Health

How Health Insurance May Have Made Health Care More Expensive

A stethoscope and blood-pressure machine
Regis Duvignau | Reuters
  • Health care costs have been rising over the past century
  • System reforms have also led to patients having to pay more at the point of care.

Widespread medical debt is a uniquely American problem. Roughly 40% of U.S. adults have at least $250 in medical debt, according to a survey conducted by Kaiser Family Foundation.

"The history of medical debt is basically a history of the changing answer to the following question: When the patient can't pay the bill, who foots it?" said Dr. Luke Messac, an emergency physician at Brigham and Women's Hospital in Boston who is writing a book about the history of medical debt.

As health-care prices rose over the past fifty years, patients were being asked to pay more out of pocket when they received care.

There are many complicated reasons for the rise in the cost of care such as not prioritizing preventive care or a lack of price transparency, but one of the biggest catalysts for inflation was the rise of health insurance.

"It was when you get this third-party payer system where the patient doesn't have to pay all of the cost of it directly, the insurer pays a chunk of it," said. Dr. Peter Kongstvedt, a senior health policy faculty member at George Mason University. "That gives you relentless upward pressure on pricing, because if you're going to get paid, why not get paid some more?"

****************

Tasks for this exercise →
A) From the article on health insurance and medical costs, copy the stretch from "There are many" through "of health insurance.".
B) Answer these questions using the article on health insurance and medical costs:
(i) According to the Kaiser Family Foundation survey, roughly what share of U.S. adults have at least $250 in medical debt?
(ii) At which hospital does Dr. Luke Messac work as an emergency physician?
(iii) At which university is Dr. Peter Kongstvedt a senior health policy faculty member?
C) Write the next part of the article on health insurance and medical costs, continuing from its final quoted remark.

****************

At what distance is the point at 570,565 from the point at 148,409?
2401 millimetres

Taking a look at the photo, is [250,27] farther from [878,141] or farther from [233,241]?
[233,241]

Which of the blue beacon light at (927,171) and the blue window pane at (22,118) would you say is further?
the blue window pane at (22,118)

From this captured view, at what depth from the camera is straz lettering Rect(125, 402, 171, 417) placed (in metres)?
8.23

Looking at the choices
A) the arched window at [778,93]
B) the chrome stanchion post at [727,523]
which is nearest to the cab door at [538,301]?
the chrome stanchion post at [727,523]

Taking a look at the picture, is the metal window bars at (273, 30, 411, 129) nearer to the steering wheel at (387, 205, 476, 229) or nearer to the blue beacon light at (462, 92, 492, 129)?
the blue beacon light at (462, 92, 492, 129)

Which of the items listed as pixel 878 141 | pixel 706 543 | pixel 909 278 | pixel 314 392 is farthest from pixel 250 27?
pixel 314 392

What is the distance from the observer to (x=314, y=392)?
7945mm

****************

Results of the tasks →
A)
There are many complicated reasons for the rise in the cost of care such as not prioritizing preventive care or a lack of price transparency, but one of the biggest catalysts for inflation was the rise of health insurance.

B)
(i) Roughly 40%
(ii) Brigham and Women's Hospital in Boston
(iii) George Mason University

C)
In the early 2000s, federal legislation led to a major restructuring of how insurance plans shared costs, with the 2003 Medicare Modernization Act spurring a boom in high-deductible health insurance plans.

A deductible is the amount a policyholder has to pay upfront before their health insurance plan kicks in. The average deductible for an individual in 2022 is around $1,760, which is double what it was in 2006 when adjusted for inflation.

Roughly 70% of lower-income adults said they wouldn't be able to afford a $500 unexpected medical bill. Nearly a quarter of those in households with an income of at least $90,000 also said they wouldn't be able to immediately afford it.

"It doesn't really take a Nobel Prize in economics to realize that if most people can't afford a $500 bill, and the average deductible on a health plan that someone gets at work is north of $1,500 now, that's that's going to create a problem," said Noam Levey, senior correspondent for Kaiser Health News. "You can't walk into an emergency room or a hospital in this country and get out usually for less than a few thousand dollars."